Rose remains four ahead of Harrington
Justin Rose is in sight of becoming the European Tour's youngest number one for 18 years after an amazing rollercoaster ride at Valderrama on Saturday.
Third behind Ernie Els and Padraig Harrington in the Order of Merit race entering the season-ending Volvo Masters, the 27-year-old goes into the final round with a commanding four-stroke lead over Harrington and Yorkshire's Simon Dyson.
Playing together for the second time in three days, Open champion Harrington and Rose both returned 71s to remain four under and level par respectively, but it was not as straightforward as that. Anything but, in fact.
Harrington, four behind at the halfway stage, incredibly cancelled that out in just two holes when he birdied the first while Rose followed an opening bogey with a sloppy double-bogey.
For all the world, it looked as if Rose had lost his way in pursuit of the money-list crown and his first tournament win since last November's Australian Masters.
But he has not risen to 12th in the world since then for nothing - and victory tomorrow could now see him ranked the sixth best player in golf.
Rose was almost in the lake on the long fourth, but after escaping there with a par five he settled down and was soon taking control again.
Birdies on the eighth, 10th and 11th repaired all the damage and by then Harrington had become the one to wobble.
His opening three was something of a miracle as he had to hit his second through a gap in the branches of a tree, but things started to go wrong three holes later.
Heading towards the lake with his second, the ball hit rocks and flew 60 yards away to the right.
It was lucky he was back on dry land, but from the rough he then pitched into the water and took six.
The Dubliner did come straight back with a 20-foot birdie putt, but bogeyed the seventh and 13th to fall five adrift before narrowing the deficit with another birdie on the long 17th.
It might have closed further on the last, but Rose got up and down from sand and, from trailing Harrington by a mere £461 (€666) at the start of the week, is on course to grab the Order of Merit by collecting the first prize of nearly £470,000 (€677,800).
Dyson, meanwhile, had a seven-birdie, five-bogey 69 to improve from seventh spot to joint second and knows there is a chance to open all sorts of doors for himself tomorrow by leaping into the world top 50 from his current 86th.
Harrington stated: "Justin came back very well from that start.
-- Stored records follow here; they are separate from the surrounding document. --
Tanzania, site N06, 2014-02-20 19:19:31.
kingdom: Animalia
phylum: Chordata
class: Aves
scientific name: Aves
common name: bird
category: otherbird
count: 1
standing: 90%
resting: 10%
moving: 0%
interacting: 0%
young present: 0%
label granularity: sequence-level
I can't now get away with having a bad day, whereas he can still win not having a good day.
"It's kind of in his hands tomorrow."
What Harrington will be reminding himself is that Rose's third round start showed how quickly things can change.
And he also has the memory of last year when he was down in 20th place and six off the lead with only 16 holes to play, but roared back to take the second spot he needed to pip Paul Casey for the money list.
"I was a little bit shell-shocked after the start," admitted Rose. "It was certainly not what the doctor ordered, but on the third tee I told myself I was still leading.
"I said yesterday that a four-shot lead at halfway is nothing to get excited about and I proved it.
"But I survived today. It was a great day to get round in level par and maintain a four-shot lead.
"A few weeks ago I was of the mindset that if it (becoming Europe's number one) happened it happened, but last week came the realisation that it's something I really wanted."
With a further three-stroke gap to fourth-placed quartet Colin Montgomerie, Ian Poulter, Soren Kjeldsen and Martin Kaymer - the German rookie had a best-of-the-week 66 - it looks game over for Els.
Having decided to play in Singapore rather than Spain the South African, despite a healthy £152,000 (€219,203) lead, will become European number one for the third time only if Rose and Harrington are outside the top three.
Swedes Henrik Stenson and Niclas Fasth were also in with a chance on Thursday morning, but they both had to win just to have a chance and at 12 over and eight over respectively their fate looks sealed too.
In other words, it has almost certainly come down to a straight duel between Rose and Harrington, although they will not be going head-to-head on the final day because Dyson's round puts him into the last group with Rose.
It should still be exciting, though - as long as you overlook the fact that Tiger Woods is actually the European Tour's leading money-winner for the sixth time in nine years and has won almost as much as Rose and Harrington combined so far, but does not appear on the Order of Merit because he did not play the required 11 events.